En réponse aux abonnés-es de Ma page littéraire, qui nous ont écrit. Pour contrer les agissements d'une personne qui, depuis des mois, nous harcèle en ne cessant de s'abonner à notre blogue et de se désabonner selon ses humeurs, on a préféré supprimer cette liste. On s'en excuse vivement. On a lu le roman de Hélène Rompré, Novembre veut ma peau.

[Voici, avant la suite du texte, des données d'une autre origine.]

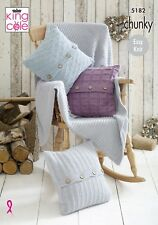 Knitting Pattern Easy Knit 3 Textured Cushions & Blanket Chunky King Cole 5182
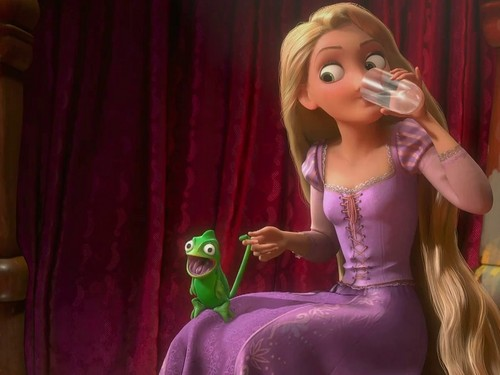 Disney Princess wallpaper titled Rapunzel Wallpaper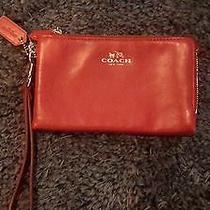 Coach Smooth Leather Double Zip  Wristlet Wallet  Classic Red / Gold F64581 Photo
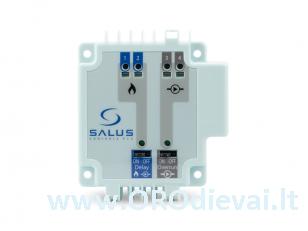 Siurblio ir katilo valdymo modulis Salus PL07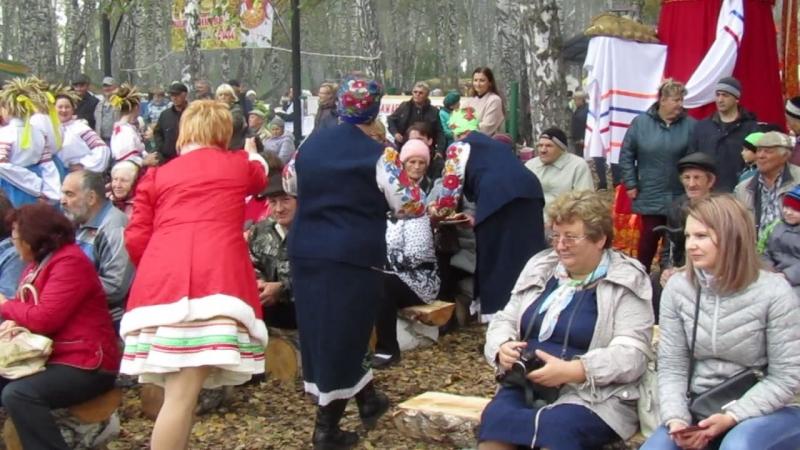Третий Обласной Праздник Хлеба-2018 в Кожевниково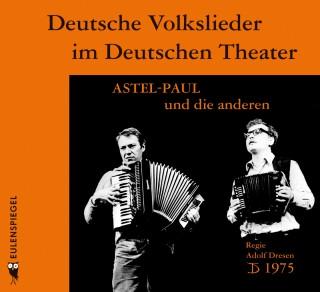Deutsche Volkslieder im Deutschen Theater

Qu'ont en commun deux jeunes femmes de vingt et un ans ? L'une s'appelle Carmen, l'autre Mathilde. L'une est belle, l'autre pas. La première tourbillonne, prend le risque de se brûler les ailes, la deuxième est contrainte à une discipline rigoureuse en vigueur dans son milieu bourgeois. Deux jeunes femmes, qui auraient pu être amies intimes si elles n'étaient pas nées à plus d'un siècle de distance. Mathilde vit en 1875, elle est fille unique de parents à peu près ruinés, sa mère veut la marier à tout prix, au meilleur prétendant qui se présentera. N'importe l'amour, Mathilde doit sauver l'honneur financier de la famille. Carmen se débat en 2012 entre ses amants, son colocataire, l'université. Elle a pris la décision de se refaire une vertu alors que Mathilde souhaite perdre la sienne ! Toutes les deux font des rêves propres à leur siècle en marche. Femme libérée, Carmen réclame plus de chaleur aux hommes qu'elle fréquente, plus de complicité, moins de... elle ne sait plus très bien où elle en est. Au siècle de Mathilde, ce n'est pas simple d'échapper à une mère envahissante, qui n'a de tendresse que pour l'image de sa fille enfin casée. Heureusement, il y a Armande, vieille servante au " grand cœur ", qui aime et protège Mathilde. Au grand dam de sa mère, sa fille passe trop de temps dans la cuisine avec elle. On n'a pas mentionné que la jeune fille est gourmande, elle adore confectionner des desserts. Elle déteste les bals, s'y sent gauche, inutile. Pourtant, un jeune homme la remarquera, un dénommé Jean Dupossible sur qui la mère jette son dévolu, un très bon parti pour sa fille rêveuse. Mathilde n'a qu'une amie, Madélie, sœur aînée d'une nombreuse fratrie, promise à un avenir sombre. Contre toute attente, un homme d'âge mûr, anglophone protestant, se présente et l'épouse rapidement, défiant les convenances. Mathilde en est ébranlée. En 2012, Carmen, sur les conseils impératifs d'Aurélie, sa meilleure amie, fait la connaissance d'Arthur, étudiant en philosophie avec qui elle partagera de savoureuses expériences pendant que Mathilde s'éprend de Liam, pauvre et délicat, qui donne des cours particuliers de philosophie et d'histoire. Ces femmes à l'esprit moderne, que moult similitudes rapprochent, concluront-elles une union prospère? Carmen n'épousera pas Arthur, Mathilde n'épousera ni Jean Dupossible, ni Liam. Elles voyageront à travers le temps, Mathilde envoyant, de son siècle entravé, un clin d'œil surprenant à Carmen.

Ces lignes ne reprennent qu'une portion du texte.